Next, we analyzed the vortex and metalens phase encoding of the two sets of nanoslits A and B. To yield a optical vortex, the required orientation angle φ_v,q(x, y) of a nanoslit at the position of (x, y) is written as:

$${\phi }_{v,q}(x,y)={\phi }_0+q\theta ,$$

(5)

where is φ₀ the initial orientation angle at azimuth θ = 0 and q is the rotation order of the slits. θ = θ₀ + (arctan(y/x)) is the azimuth of the slit, and θ₀ is a constant. When θ varies from 0 to 2π, the orientation angle of the slit changes 2πq, enabling the topological charge of the vortex l = 2σq. The vortex phase can be obtained by rotating the nanoslit with ϕ_v,l(x, y) = 2σφ_v,q(x, y). Furthermore, to achieve the PB phase distribution of the metalens ϕ_lens,σ(x, y) = 2σφ_lens,σ(x, y), the orientation angle φ_lens,σ(x, y) for the nanoslit at (x, y) is expressed as:

$${\phi }_{lens,\sigma }(x,y)=\frac{\sigma \pi }{\lambda }(\sqrt{x^2+y^2+f^2}-f),$$

(6)

where λ is the wavelength, and f is the focal length of the metalens. We design the set A of nanoslits with the metalens and vortex phases to generate the focused RCP vortex beam converted from the LCP incident light, and the set B with phases to generate the focused LCP vortex beam converted from the RCP incident light; correspondingly, for set A and set B, the orientation angle of their nanoslits are written as:

$${\phi }_A={\phi }_{0A}-\frac{\pi }{\lambda }(\sqrt{x^2+y^2+f^2}-f)+q_A\left[{\theta }_0+\arctan (y/x)\right],$$

(7)

$${\phi }_B={\phi }_{0B}+\frac{\pi }{\lambda }(\sqrt{x^2+y^2+f^2}-f)+q_B\left[{\theta }_0+\arctan (y/x)\right],$$

(8)

where φ_0A and φ_0B are the initial orientation angles of two sets of nanoslits A and B, respectively, q_A and q_B are referred to as the rotation orders of set A and set B, respectively, and θ₀ = π/2 for x < 0, and else θ₀ = 0. Here we note that the orientation angles for metalens phases in Equations (7) and (8) are in opposite signs, indicating that set A and set B of the nanoslits focuses the RCP field and the LCP field, respectively; correspondingly, they diverge the fields of LCP and RCP, respectively.

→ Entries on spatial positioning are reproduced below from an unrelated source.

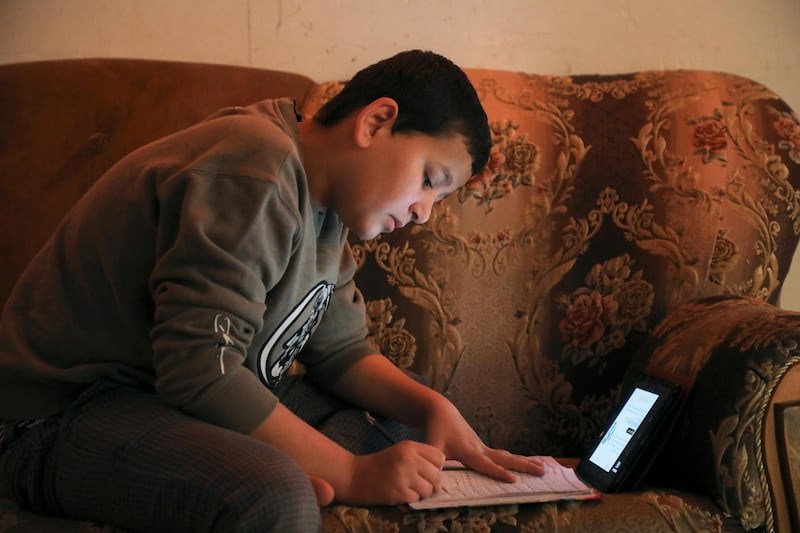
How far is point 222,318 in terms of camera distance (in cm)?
83

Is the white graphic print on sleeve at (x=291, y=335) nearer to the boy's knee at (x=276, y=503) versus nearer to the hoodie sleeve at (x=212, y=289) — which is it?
the hoodie sleeve at (x=212, y=289)

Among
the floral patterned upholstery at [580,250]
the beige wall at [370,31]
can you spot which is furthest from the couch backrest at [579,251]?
the beige wall at [370,31]

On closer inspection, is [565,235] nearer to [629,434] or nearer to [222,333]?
[629,434]

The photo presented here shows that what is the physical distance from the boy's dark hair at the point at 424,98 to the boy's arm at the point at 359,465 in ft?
1.25

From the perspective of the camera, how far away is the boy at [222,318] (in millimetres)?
800

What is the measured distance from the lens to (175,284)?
83cm

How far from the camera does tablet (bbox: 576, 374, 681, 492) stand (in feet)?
3.34

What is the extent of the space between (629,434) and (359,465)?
0.39m

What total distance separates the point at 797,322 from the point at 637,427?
0.24 m

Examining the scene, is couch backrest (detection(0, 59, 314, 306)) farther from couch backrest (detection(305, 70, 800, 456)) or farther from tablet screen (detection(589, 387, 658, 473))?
tablet screen (detection(589, 387, 658, 473))

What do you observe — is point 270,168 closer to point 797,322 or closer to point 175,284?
point 175,284

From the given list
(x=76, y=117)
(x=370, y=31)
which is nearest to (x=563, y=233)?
(x=370, y=31)

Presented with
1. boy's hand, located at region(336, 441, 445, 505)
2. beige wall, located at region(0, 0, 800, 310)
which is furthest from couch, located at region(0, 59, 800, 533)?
boy's hand, located at region(336, 441, 445, 505)

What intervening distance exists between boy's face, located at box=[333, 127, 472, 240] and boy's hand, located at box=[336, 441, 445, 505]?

To produce a converged trefoil or cinquefoil vector light field, the LP light ${\mathit{E}}_{in}^{\left(lp\right)}$ which contains light of LCP and RCP needs to be employed for illumination, so that set A generates and focuses the RCP vortex |R, l_A> as the spin component converted from the LCP in the illuminating light, while set B generates and focuses the LCP vortex |L, l_B> as the spin component converted from the RCP in the illuminating light. The LP light ${\mathit{E}}_{in}^{\left(lp\right)}$ for illumination can simply expressed as:

$${\mathit{E}}_{in}^{\left(lp\right)}={\displaystyle \sum _{\sigma =-1\left(\sigma \ne 0\right)}^1\left[\begin{array}{c}1\\ i\sigma \end{array}\right]e^{-i\sigma {\delta }_0}}={\displaystyle \sum _{\sigma =-1\left(\sigma \ne 0\right)}^1{\mathit{E}}_{in}^{\sigma }{e}^{-i\sigma {\delta }_0}},$$

(9)

where the coefficient $1/\sqrt{2}$ is omitted for simplicity, δ₀ is the relative phase difference between the two CPs, and it determines direction of the linear polarization. The generic analytical calculation can be realized based on Equation (4) together with Equation (9) and on the Huygens–Fresnel principle of surface plasmon polaritons (SPP) excited by nanoslit [25]. Thereby, as shown in Figure 1c, at point M (x’, y’) near the center of the observation plane x’oy’, the wave field E_tot (x’, y’) is written as:

$$\begin{array}{ll}{\mathit{E}}_{tot}\left(x^{\prime },y^{\prime }\right)& ={\displaystyle \sum _{\sigma =-1\left(\sigma \ne 0\right)}^1-\frac{i}{\sqrt{\lambda }}{\displaystyle \underset{S}{\iint }\{\left[\begin{array}{c}1\\ i\sigma \end{array}\right]e^{-i\sigma {\delta }_0}+\left[\begin{array}{c}1\\ -i\sigma \end{array}\right]e^{i\sigma \left({\delta }_0+2{\phi }_A\right)}\}}{e}^{ik\rho }\frac{1}{\rho }dxdy}\\ & +{\displaystyle \sum _{\sigma =-1\left(\sigma \ne 0\right)}^1-\frac{i}{\sqrt{\lambda }}}{\displaystyle \underset{S}{\iint }\{\left[\begin{array}{c}1\\ i\sigma \end{array}\right]e^{-i\sigma {\delta }_0}+\left[\begin{array}{c}1\\ -i\sigma \end{array}\right]e^{i\sigma \left({\delta }_0+2{\phi }_B\right)}\}}{e}^{ik\rho }\frac{1}{\rho }dxdy\end{array}$$

(10)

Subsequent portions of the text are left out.